Set down all of the records below exactly, please, omitting the images.

START Exercise materials

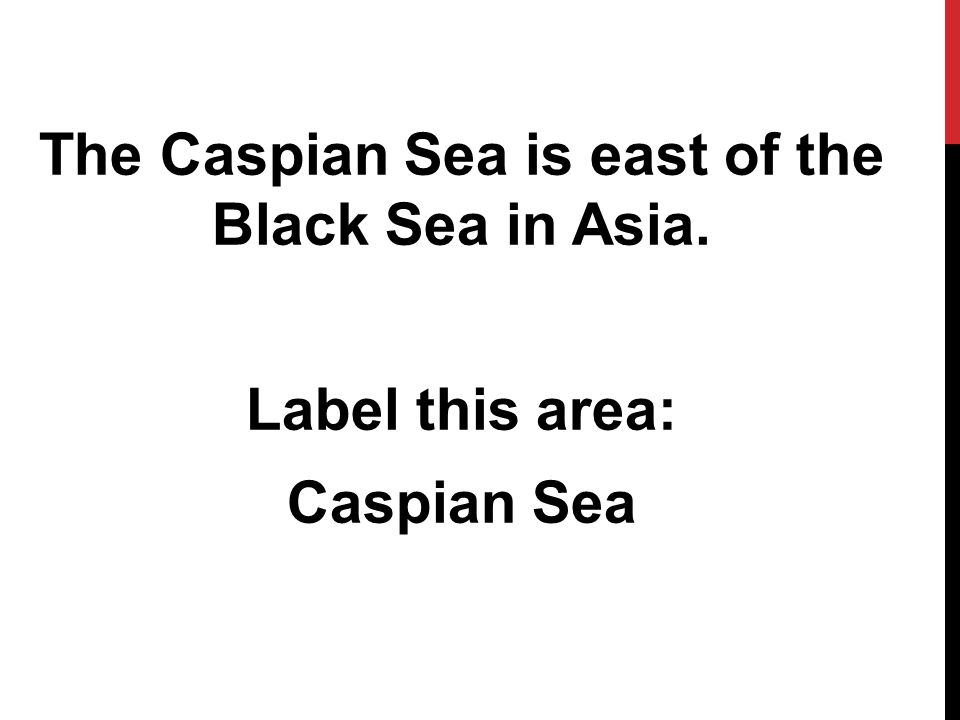 The Caspian Sea is east of the Black Sea in Asia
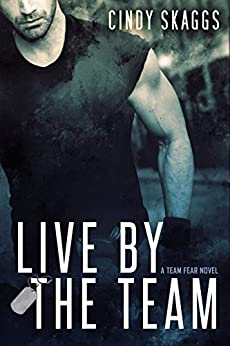 Live By The Team (Team Fear Book 1) by [Cindy Skaggs]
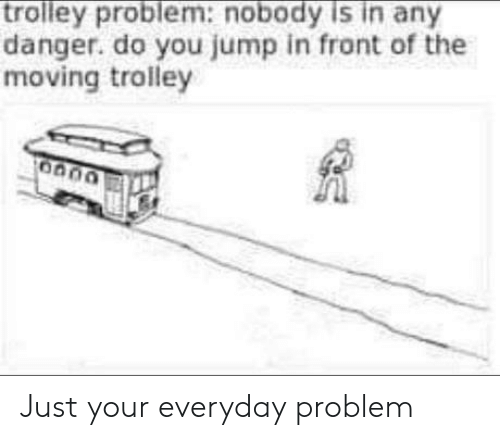 Trolley, You, and Moving: trolley problem:nobody is in any  danger. do you jump in front of the  moving trolley Just your everyday problem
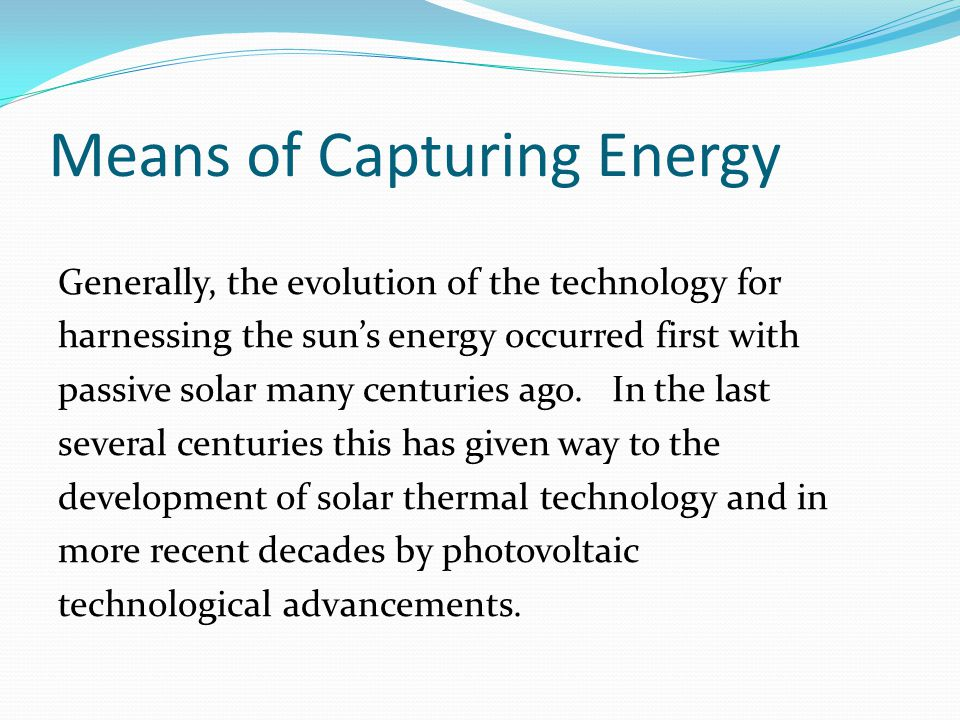 Means of Capturing Energy Generally, the evolution of the technology for harnessing the sun's energy occurred first with passive solar many centuries ago.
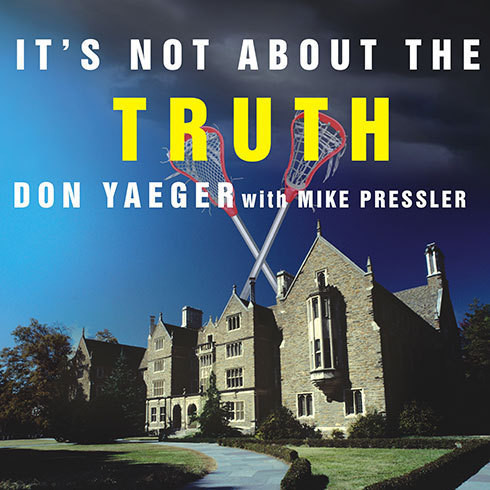 Printable It's Not About the Truth: The Untold Story of the Duke Lacrosse Case and the Lives It Shattered Audiobook Cover Art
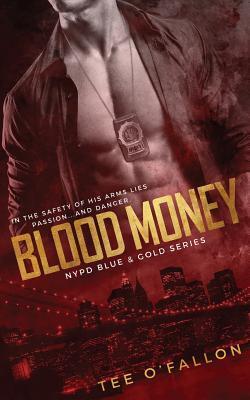 Blood Money (NYPD Blue & Gold, #2) Tee O;Fallon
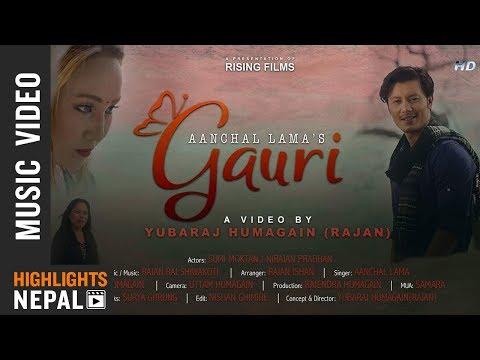 Gauri  Aanchal Lama Ft Sumi Moktan & Nirajan Pradhan  New Nepali Pop Song 2018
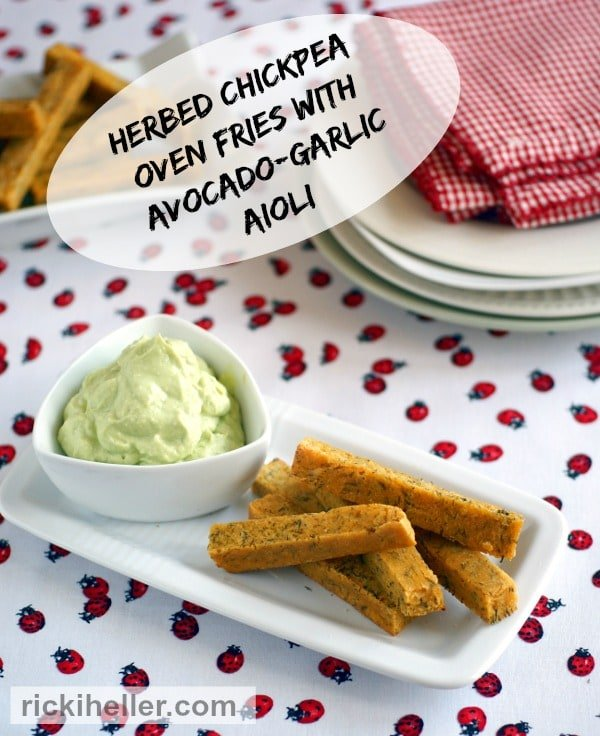 "Herbed Chickpea Oven ""Fries"" with Avocado-Garlic Aioli"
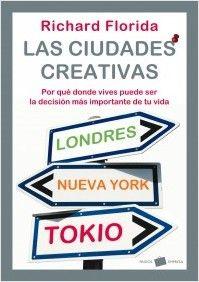 Las ciudades creativas   PlanetadeLibros.com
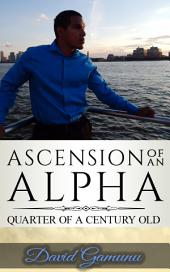 Ascension of an Alpha: Quarter of a Century Old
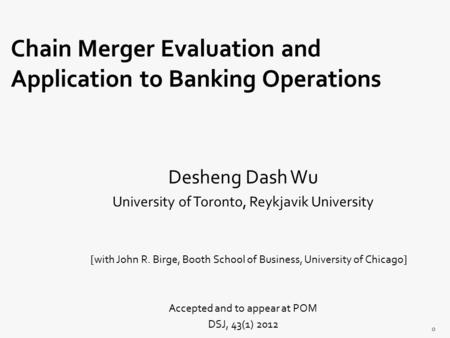 Desheng Dash Wu University of Toronto, Reykjavik University [with John R. Birge, Booth School of Business, University of Chicago] Accepted and to appear.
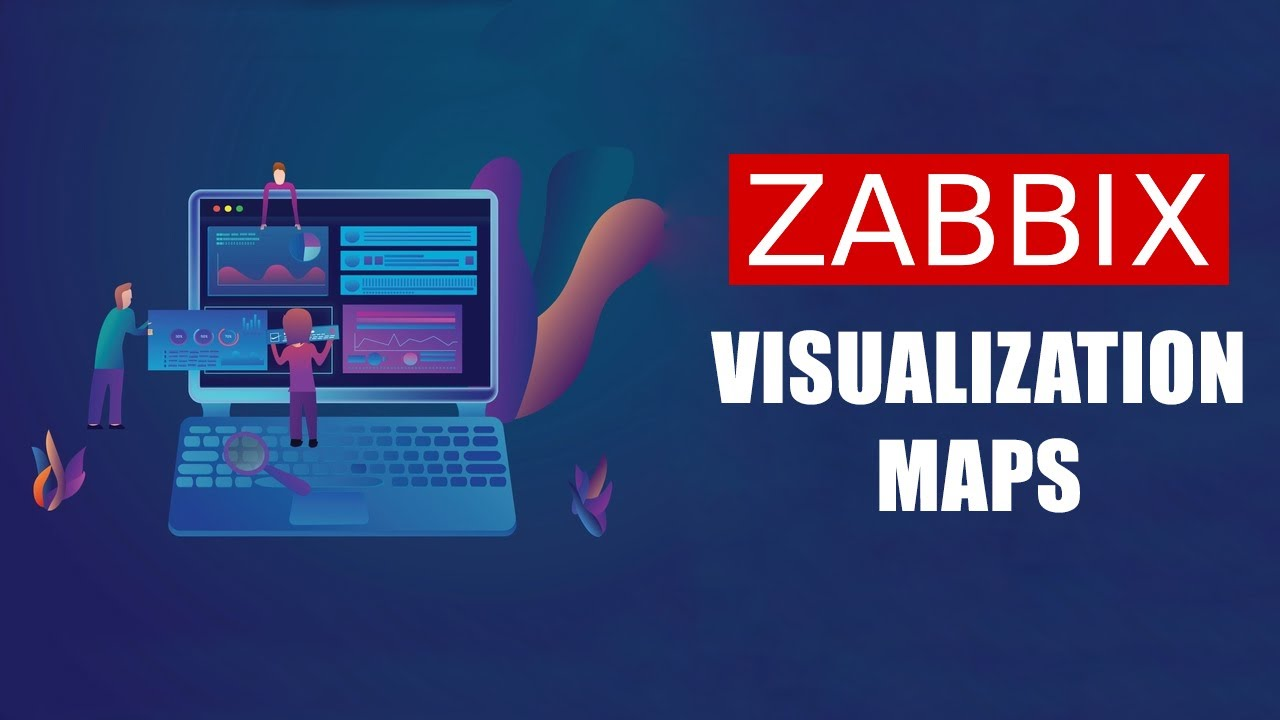 How To Use ZABBIX Maps For Better Visualization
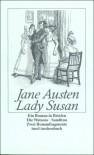 Lady Susan / Die Watsons / Sanditon. Ein Briefroman mit den zwei Romanfragmenten. - Jane Austen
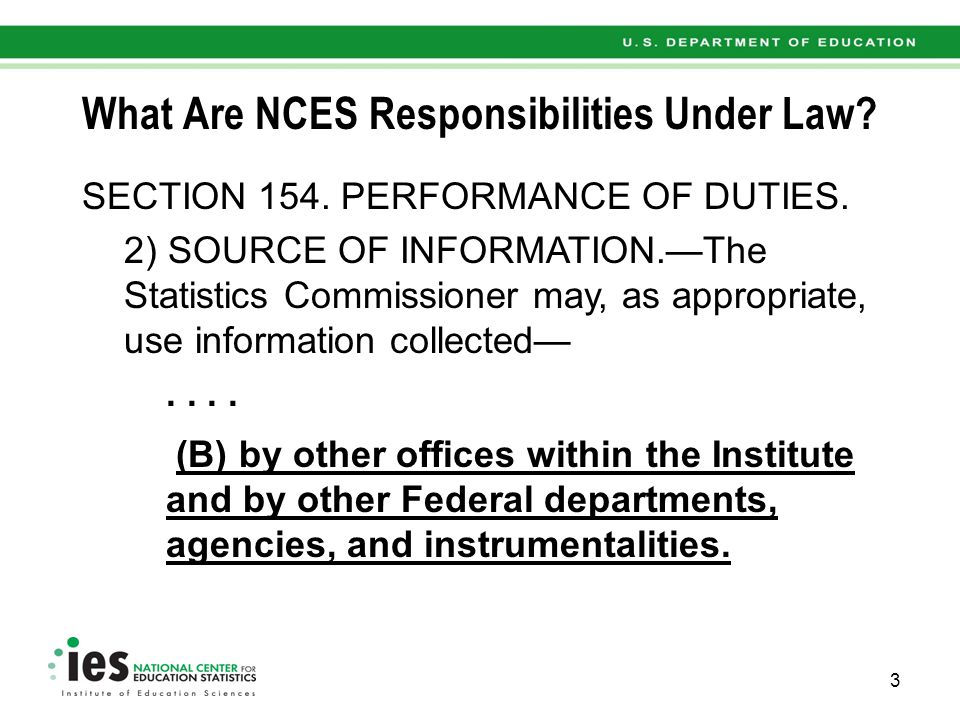 What Are NCES Responsibilities Under Law.SECTION 156.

END Exercise materials

◆ Your response
 The Caspian Sea is east of the Black Sea in Asia
 Live By The Team (Team Fear Book 1) by [Cindy Skaggs]
 Trolley, You, and Moving: trolley problem:nobody is in any  danger. do you jump in front of the  moving trolley Just your everyday problem
 Means of Capturing Energy Generally, the evolution of the technology for harnessing the sun's energy occurred first with passive solar many centuries ago.
 Printable It's Not About the Truth: The Untold Story of the Duke Lacrosse Case and the Lives It Shattered Audiobook Cover Art
 Blood Money (NYPD Blue & Gold, #2) Tee O;Fallon
 Gauri  Aanchal Lama Ft Sumi Moktan & Nirajan Pradhan  New Nepali Pop Song 2018
 "Herbed Chickpea Oven ""Fries"" with Avocado-Garlic Aioli"
 Las ciudades creativas   PlanetadeLibros.com
 Ascension of an Alpha: Quarter of a Century Old
 Desheng Dash Wu University of Toronto, Reykjavik University [with John R. Birge, Booth School of Business, University of Chicago] Accepted and to appear.
 How To Use ZABBIX Maps For Better Visualization
 Lady Susan / Die Watsons / Sanditon. Ein Briefroman mit den zwei Romanfragmenten. - Jane Austen
 What Are NCES Responsibilities Under Law.SECTION 156.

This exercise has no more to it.